First, we find that legal aid funding started to drop in the first financial quarter of 2014 and kept on falling for the next two years. At the end of this period, funding had dropped by 35% relative to the amount approved before the fall started.
Then, we observe that the number of funded cases started to drop in the first financial quarter of 2012 and continued for 3 years. At the end of this period about 60-65% fewer cases were being funded. The discrepancy in the timing of the effects between funding and funded cases can likely be attributed to the disbursement of commitments prior to LASPO coming into effect.

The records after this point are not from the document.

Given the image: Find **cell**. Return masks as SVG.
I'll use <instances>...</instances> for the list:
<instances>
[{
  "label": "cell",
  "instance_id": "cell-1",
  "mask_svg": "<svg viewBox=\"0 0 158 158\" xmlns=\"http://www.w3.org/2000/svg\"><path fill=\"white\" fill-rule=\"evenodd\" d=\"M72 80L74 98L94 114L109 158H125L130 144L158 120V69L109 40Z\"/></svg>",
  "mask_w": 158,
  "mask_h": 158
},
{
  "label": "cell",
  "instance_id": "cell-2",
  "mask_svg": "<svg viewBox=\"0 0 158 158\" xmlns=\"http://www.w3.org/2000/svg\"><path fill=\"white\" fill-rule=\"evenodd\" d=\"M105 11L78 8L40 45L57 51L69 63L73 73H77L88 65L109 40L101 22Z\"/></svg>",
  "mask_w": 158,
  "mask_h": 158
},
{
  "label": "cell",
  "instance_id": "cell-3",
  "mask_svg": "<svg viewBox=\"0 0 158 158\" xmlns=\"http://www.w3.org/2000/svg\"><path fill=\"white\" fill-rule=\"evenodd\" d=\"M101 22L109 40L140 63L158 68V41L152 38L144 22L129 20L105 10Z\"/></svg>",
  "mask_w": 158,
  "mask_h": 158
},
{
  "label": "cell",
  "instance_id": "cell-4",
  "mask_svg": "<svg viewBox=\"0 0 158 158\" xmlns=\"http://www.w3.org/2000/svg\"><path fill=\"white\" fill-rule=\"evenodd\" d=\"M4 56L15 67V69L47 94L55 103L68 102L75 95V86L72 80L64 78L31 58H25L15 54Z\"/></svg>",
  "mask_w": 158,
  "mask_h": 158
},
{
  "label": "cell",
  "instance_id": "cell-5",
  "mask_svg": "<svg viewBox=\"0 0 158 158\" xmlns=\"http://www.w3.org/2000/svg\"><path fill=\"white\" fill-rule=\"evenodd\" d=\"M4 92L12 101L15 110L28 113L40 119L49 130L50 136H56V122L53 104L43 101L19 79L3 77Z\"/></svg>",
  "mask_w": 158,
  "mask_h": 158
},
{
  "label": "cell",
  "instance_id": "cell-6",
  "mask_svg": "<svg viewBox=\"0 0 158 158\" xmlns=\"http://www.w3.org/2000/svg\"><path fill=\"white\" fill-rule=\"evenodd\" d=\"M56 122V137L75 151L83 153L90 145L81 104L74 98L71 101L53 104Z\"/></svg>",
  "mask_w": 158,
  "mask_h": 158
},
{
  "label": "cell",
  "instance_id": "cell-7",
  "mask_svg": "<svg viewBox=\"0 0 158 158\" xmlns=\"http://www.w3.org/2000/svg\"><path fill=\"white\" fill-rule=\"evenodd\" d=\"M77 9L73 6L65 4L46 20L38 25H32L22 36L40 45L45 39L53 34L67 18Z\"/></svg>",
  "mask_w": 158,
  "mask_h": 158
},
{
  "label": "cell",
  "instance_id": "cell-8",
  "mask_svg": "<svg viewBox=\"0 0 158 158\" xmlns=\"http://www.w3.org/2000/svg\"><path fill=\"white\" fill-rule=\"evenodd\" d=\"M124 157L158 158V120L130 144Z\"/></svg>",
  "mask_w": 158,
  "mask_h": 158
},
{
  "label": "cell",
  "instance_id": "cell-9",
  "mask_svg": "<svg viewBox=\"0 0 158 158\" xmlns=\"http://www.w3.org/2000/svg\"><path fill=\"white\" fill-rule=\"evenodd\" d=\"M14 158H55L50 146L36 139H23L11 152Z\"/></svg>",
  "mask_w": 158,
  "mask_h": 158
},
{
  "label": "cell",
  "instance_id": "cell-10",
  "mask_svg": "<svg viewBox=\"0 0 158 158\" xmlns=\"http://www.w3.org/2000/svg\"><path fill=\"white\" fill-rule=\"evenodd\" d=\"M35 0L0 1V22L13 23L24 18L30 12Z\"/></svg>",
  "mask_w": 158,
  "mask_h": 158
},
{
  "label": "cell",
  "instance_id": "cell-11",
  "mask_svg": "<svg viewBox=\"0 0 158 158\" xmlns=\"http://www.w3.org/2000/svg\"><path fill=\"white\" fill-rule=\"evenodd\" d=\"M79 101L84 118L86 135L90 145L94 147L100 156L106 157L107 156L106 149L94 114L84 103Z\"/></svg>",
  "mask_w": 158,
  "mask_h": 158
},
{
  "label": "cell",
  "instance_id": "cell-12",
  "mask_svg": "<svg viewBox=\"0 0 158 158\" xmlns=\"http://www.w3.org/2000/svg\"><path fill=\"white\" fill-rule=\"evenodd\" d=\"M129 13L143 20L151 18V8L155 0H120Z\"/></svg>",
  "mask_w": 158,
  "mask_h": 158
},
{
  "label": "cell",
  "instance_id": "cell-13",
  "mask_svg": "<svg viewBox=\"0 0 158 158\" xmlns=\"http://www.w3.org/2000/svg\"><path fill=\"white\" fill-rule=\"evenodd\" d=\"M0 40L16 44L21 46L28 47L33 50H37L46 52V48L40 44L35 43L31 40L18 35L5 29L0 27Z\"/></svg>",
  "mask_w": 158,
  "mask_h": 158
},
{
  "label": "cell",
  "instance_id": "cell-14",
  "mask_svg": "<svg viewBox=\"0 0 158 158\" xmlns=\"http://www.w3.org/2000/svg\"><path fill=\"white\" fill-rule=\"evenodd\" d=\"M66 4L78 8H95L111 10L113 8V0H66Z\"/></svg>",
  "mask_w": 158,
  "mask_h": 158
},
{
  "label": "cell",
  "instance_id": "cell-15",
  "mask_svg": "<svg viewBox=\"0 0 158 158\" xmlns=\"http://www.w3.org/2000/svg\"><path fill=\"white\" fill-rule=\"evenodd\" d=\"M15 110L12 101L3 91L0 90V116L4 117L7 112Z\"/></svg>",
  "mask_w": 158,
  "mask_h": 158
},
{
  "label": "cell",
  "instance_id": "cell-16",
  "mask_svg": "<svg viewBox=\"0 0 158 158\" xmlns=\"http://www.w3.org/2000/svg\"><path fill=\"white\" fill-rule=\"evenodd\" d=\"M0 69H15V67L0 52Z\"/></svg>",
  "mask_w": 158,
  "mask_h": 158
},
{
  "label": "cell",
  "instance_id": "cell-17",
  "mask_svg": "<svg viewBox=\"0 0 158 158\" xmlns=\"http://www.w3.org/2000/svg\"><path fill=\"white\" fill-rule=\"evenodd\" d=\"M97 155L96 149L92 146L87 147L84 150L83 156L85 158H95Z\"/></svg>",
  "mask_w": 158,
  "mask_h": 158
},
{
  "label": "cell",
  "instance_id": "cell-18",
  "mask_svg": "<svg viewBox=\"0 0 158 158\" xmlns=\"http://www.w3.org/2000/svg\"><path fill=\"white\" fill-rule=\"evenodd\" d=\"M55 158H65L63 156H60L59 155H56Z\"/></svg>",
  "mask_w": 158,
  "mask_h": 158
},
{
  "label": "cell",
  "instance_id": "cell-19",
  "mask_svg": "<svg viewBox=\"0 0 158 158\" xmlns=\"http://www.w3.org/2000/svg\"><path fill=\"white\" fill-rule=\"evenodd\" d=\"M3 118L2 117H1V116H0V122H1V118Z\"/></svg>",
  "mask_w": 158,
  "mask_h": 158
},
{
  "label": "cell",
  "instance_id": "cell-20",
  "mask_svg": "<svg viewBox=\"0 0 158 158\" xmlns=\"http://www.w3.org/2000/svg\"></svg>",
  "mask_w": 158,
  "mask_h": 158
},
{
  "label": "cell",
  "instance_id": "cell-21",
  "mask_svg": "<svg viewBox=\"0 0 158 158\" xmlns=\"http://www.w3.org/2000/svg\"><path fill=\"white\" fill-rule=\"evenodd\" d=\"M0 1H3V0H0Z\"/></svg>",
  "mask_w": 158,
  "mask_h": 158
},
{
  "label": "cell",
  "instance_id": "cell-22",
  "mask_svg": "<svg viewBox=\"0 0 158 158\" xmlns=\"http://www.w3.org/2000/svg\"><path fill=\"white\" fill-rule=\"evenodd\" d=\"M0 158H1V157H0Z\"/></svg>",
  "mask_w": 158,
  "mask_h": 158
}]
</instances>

In terms of saving money, the case of private family law reveals that the LASPO had an immediate effect. Whether this effect was sustained in the years that followed remains to be seen. The same applies to the number of cases that received legal aid, since it also dropped significantly in the years immediately following LASPO. This means that, at least for a certain period of time, a considerable number of people was denied access to legal aid for private family law cases (with the exceptions noted in the introductory paragraph), regardless of their financial situation and/or ability to secure some kind of legal advice, let alone representation.
Did this lead to an increase in the number of cases going to mediation or the number of Mediation Information and Assessment Meetings (MIAMs)? According to the post-legislative memorandum released by the Ministry of Justice in 2017, this was certainly not the case, presumably because it is only after receiving legal advice that most people see mediation as an option. In fact, before LASPO came into force, 4 out of 5 cases that ended up in MIAMs were referrals from legally aided solicitors. To make things worse, the Legal Aid Agency reported in 2017 that only 61% of completed mediations were successful (slightly down from the 68% reported for 2013-2014).
This evidence suggests that, as far as legal aid is concerned, many people in England and Wales are experiencing a return to a pre-World War II world. Their chances of securing free legal advice and representation are very slim, as their only avenue is to contact organisations with already limited resources, such as Citizens Advice and Family First. University Law Clinics also shoulder some of the burden, but they cannot offer legal representation. In a sense, civil legal aid is to an extent seen, once again after almost a century, as a form of charity.
However, as lawyers realised at the time, charity is not enough to ensure effective access to justice for all. As one of the founders of the Poor Man’s Lawyers Movement observed more than 120 years ago, extensive lack of free access to legal advice and representation for those who most need them makes the rule of law ‘an anaemic attenuated make-believe which we flash in the eyes of the poor as justice’.